The shift goes on and on. One nurse needs to “prone” her patient. Prone positioning is supposed to improve oxygenation, but sometimes it works and sometimes it doesn't. Regardless, it is a 30-minute process that takes four to six staff members to accomplish, thereby reducing the number of available staff in the rest of the unit.
Another nurse loses a patient. On one shift we ran out of body bags; that was a bad, bad day. All we could talk about was what we were going to drink when we got home. Wine, beer, scotch, tequila—the only thing we wanted was something to make us numb.
A new normal
Ultimately, the physician had to inform Mr. Smith's family that the decision had been made to terminally extubate him; the physicians had determined there was no hope for meaningful recovery. On his final day, I give him morphine to keep him comfortable. The respiratory therapist shuts off the ventilator and the physician removes the endotracheal tube. Mrs. Smith and her children watch via my phone and say goodbye to their husband and father.
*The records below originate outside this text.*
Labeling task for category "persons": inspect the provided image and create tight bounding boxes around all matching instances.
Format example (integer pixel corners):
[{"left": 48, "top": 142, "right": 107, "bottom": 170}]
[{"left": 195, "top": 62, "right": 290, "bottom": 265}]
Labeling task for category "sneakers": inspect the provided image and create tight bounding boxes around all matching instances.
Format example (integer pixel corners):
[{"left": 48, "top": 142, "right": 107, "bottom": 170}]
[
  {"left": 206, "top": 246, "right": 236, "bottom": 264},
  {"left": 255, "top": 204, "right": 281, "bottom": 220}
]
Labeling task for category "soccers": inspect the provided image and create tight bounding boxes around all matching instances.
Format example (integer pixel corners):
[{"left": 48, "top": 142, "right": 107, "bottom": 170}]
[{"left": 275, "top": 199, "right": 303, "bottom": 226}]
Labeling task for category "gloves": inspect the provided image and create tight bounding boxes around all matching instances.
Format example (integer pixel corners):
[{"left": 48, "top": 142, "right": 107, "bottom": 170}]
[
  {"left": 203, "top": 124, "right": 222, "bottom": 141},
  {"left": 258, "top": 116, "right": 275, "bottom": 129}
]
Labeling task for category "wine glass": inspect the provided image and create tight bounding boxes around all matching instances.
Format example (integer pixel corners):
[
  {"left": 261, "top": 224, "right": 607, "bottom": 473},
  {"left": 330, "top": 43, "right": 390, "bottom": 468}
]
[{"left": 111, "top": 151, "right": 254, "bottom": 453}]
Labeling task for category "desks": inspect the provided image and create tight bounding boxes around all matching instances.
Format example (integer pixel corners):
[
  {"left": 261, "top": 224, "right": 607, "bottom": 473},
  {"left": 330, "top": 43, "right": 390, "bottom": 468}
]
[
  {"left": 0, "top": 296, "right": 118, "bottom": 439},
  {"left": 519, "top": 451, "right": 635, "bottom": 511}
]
They talk to him until he dies, singing a family favorite song: “You are my sunshine, my only sunshine...”
We lost another soul. And that is now our “new normal,” a term I personally detest. Nurses are never going to be the same again. Everything we learn in nursing school is about support and comfort; COVID-19 took that away. We are supposed to minimize our own risk of infection by limiting the time we spend with our patients. Families are not allowed to come into the hospital. The isolation is stark. Imagine dying surrounded by people gowned, gloved, masked, and holding a cell phone in a hazard bag. What could be more terrifying?
When it's time to leave the hospital, I change out of my contaminated scrubs and put on “clean” scrubs. I pull into my garage and wipe everything with the bleach wipes that I keep in my car. My husband leaves a bathrobe in the garage for me. I change out of my clothes, put on my bathrobe, and immediately throw both my “clean” and “dirty” scrubs into the washing machine. I go upstairs and take the hottest shower I can stand. I lean my head against the tile of the shower wall. I cry.
After a glass of wine (maybe two), I go to bed. I listen to a meditation tape. I pray for the people who died alone and for the families who could not be there.
In the morning, I get up and do it all over again. So does every other nurse I know. That is what we do. This is our new normal, and COVID-19 is our new reality.